So with that in mind, of course, people naturally jumped to the idea of: wouldn’t this be a great cold storage or archive kind of capability. And that’s true. Our ambition is a little different. What we want to do is to encode the data into DNA, but we want to do it in a way that permits active storage. So not that you simply have data sitting in a test tube on your shelf, but we think we can compute on DNA-encoded data with additional DNA that we would put into something like this and actually do search queries, do compute, do many of the things you can do with conventional computers, but do it in a very low energy, low density, low cost kind of model.

Black: On the power consumption topic, tell us about the relative power consumption between a DNA storage system and its equivalent disk or tape — traditional storage tape-based system in terms of watts, terabytes per watt or other metric.

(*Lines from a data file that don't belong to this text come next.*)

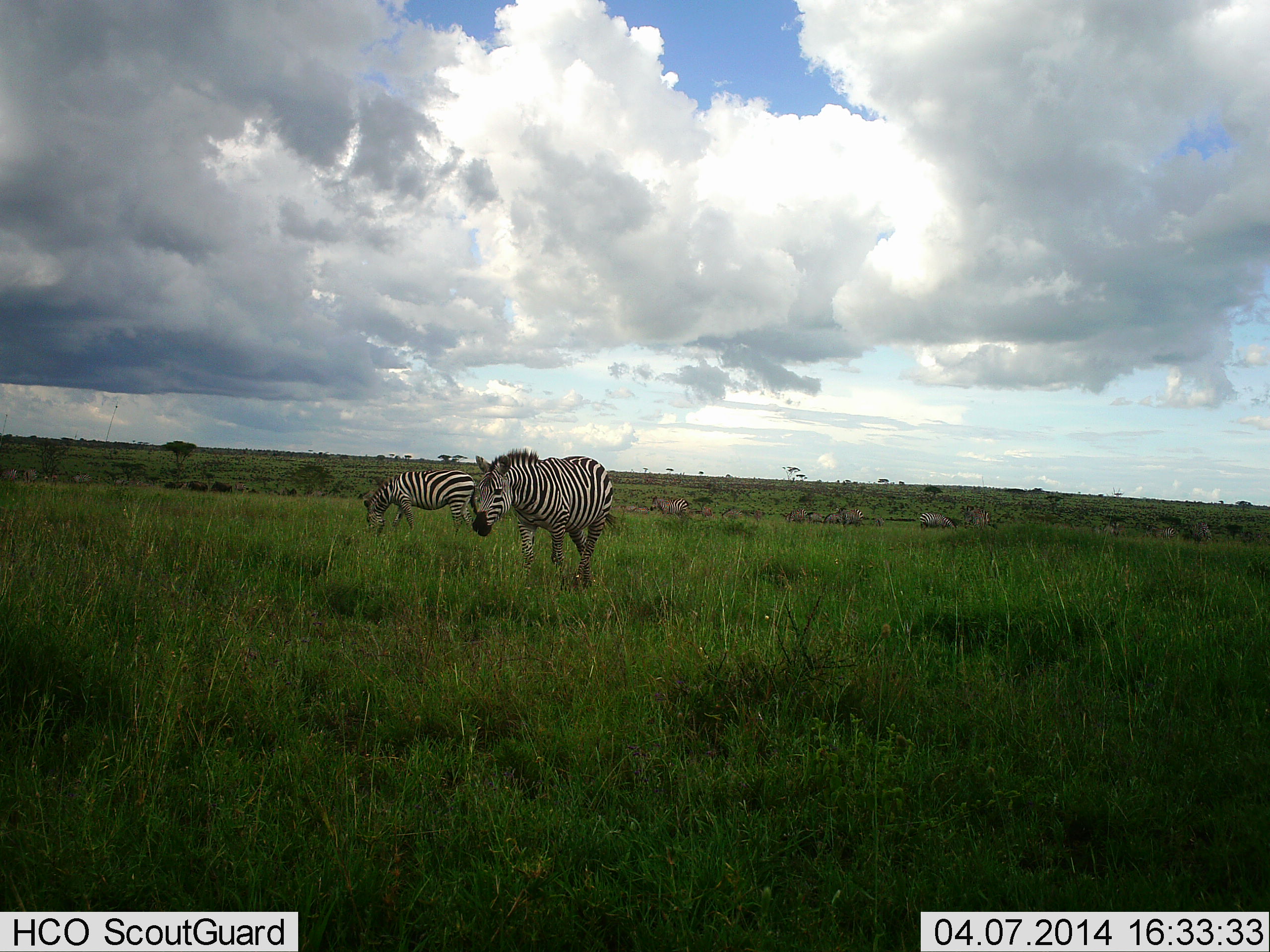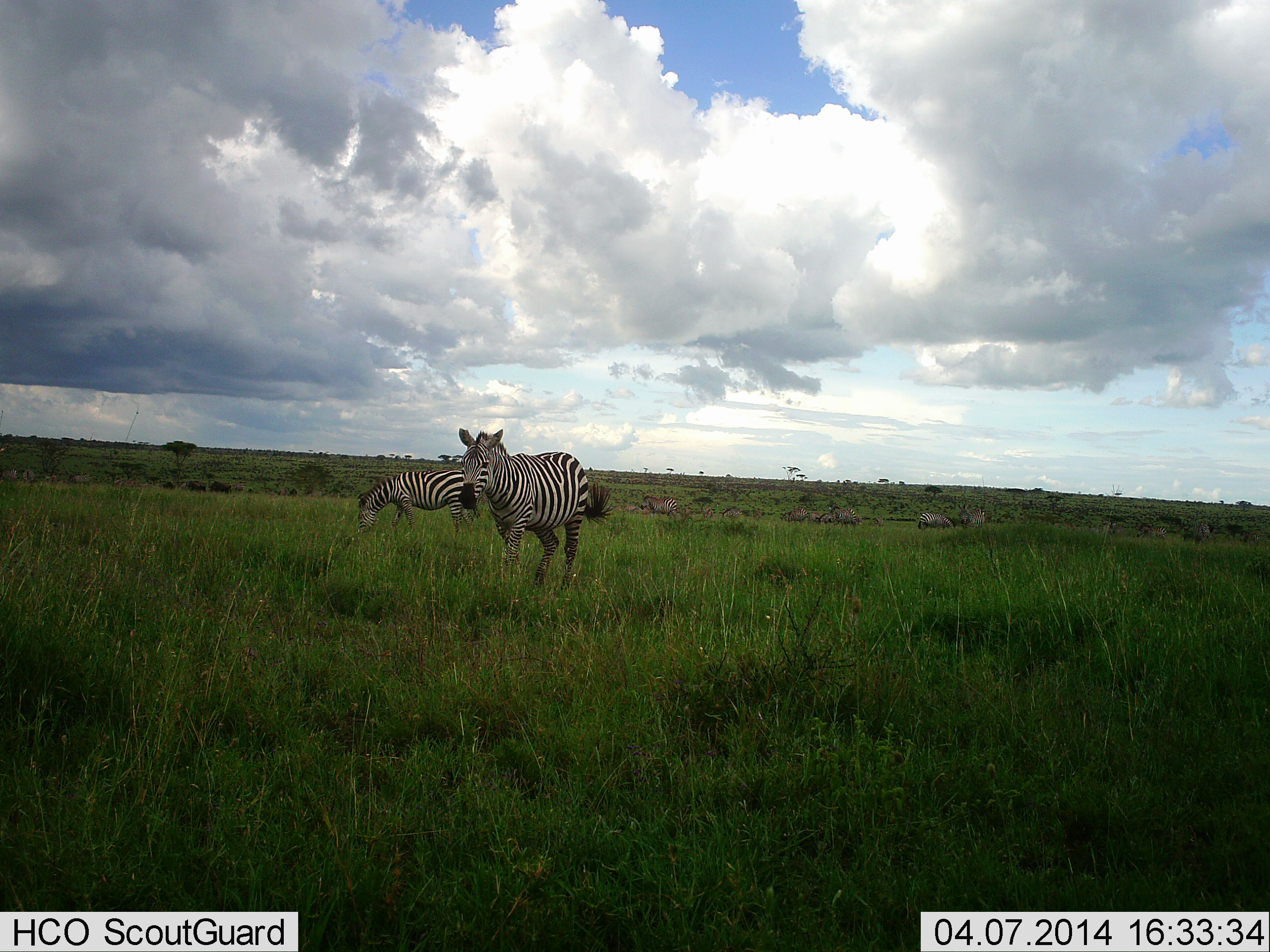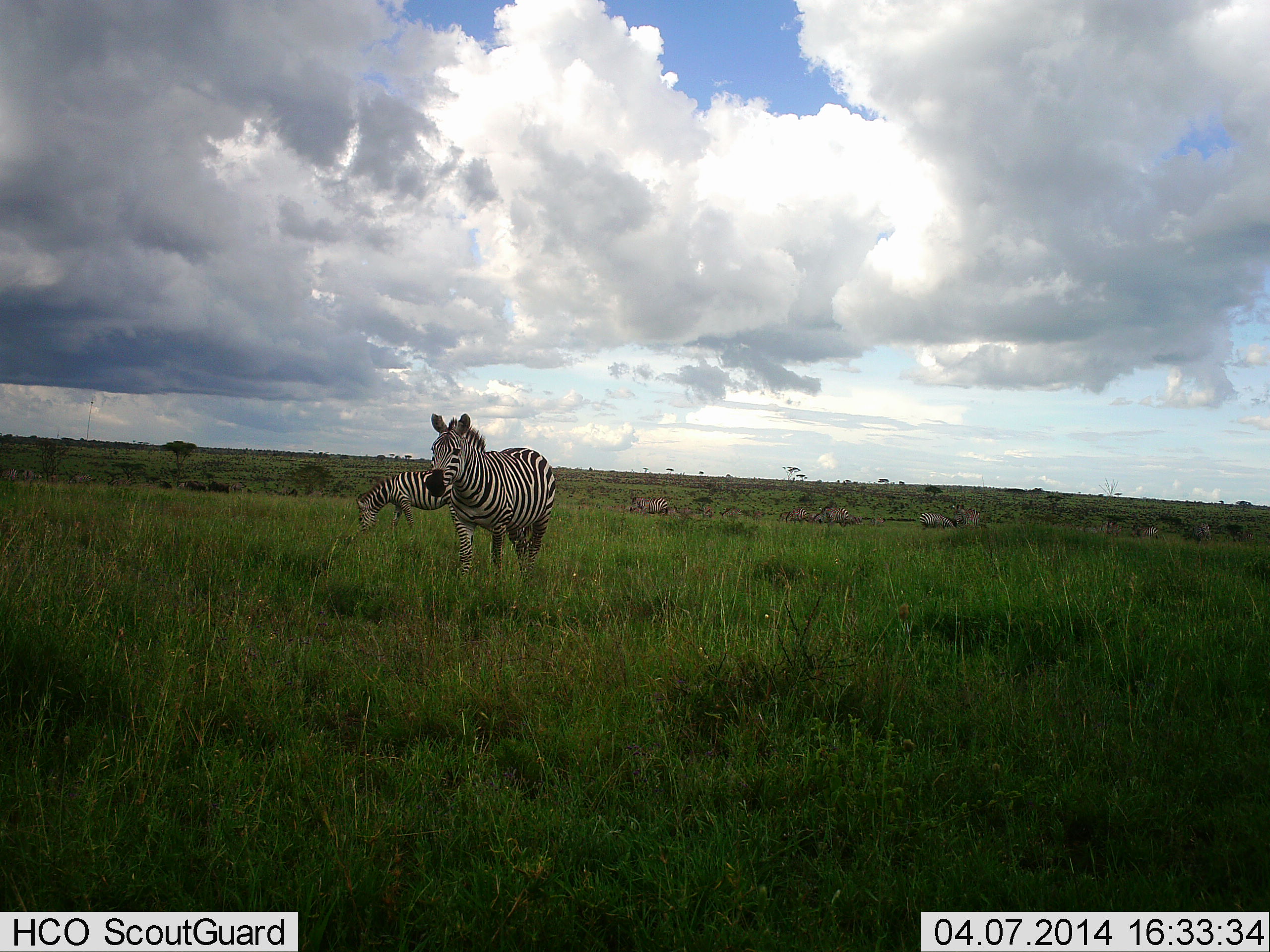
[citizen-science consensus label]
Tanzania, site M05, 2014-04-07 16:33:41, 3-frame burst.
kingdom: Animalia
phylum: Chordata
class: Mammalia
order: Perissodactyla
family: Equidae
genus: Equus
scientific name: Equus quagga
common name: plains zebra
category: zebra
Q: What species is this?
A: Zebra (plains zebra) (Equus quagga).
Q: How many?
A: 11-50.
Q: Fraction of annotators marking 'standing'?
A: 50%.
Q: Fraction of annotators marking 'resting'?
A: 0%.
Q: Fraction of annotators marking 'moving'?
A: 50%.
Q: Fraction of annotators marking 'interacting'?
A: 0%.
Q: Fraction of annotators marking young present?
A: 0%.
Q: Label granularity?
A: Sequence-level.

And what use cases are there (that have) no power consumption with a DNA based system at all?

Turek: The range in energy savings will vary anywhere from one to two orders of magnitude, in terms of conventional technologies. And when I say conventional technologies, I mean tape, disk and compute bundled together to facilitate the storage of data, the retrieval of data, some analysis of the data. The exact breakdown in terms of those categories remains in the discovery, but we’ve done some calculations that suggest we’re in the one to two orders of magnitude difference from those kinds of conventional technologies.

Domains where energy is simply effectively absent is when you have passive storage, and you’re just putting data into DNA, maybe desiccated in the kind of test tube I showed you, and you can put it on a shelf somewhere and it just sits there, no energy required. The amount of energy required to retrieve it is going to be fairly slight. And the amount of energy required to compute on it will be a function of the nature of the way you compute.

But here’s an interesting thing about DNA and about DNA storage. You have to suspend the idea of file structures driven by physical media that we have today. So for example, with tape, data is encoded serially on the tape device. And so if you want to find the 5 millionth bit in that volume of tape, you have to go through the first 4,999,999 bits before you get to it. So in that sense, electronic storage has difficulty scaling as data grows because the more data you have, the more you have to search sequentially, or through an index scheme from source, to get to the data you’re targeting.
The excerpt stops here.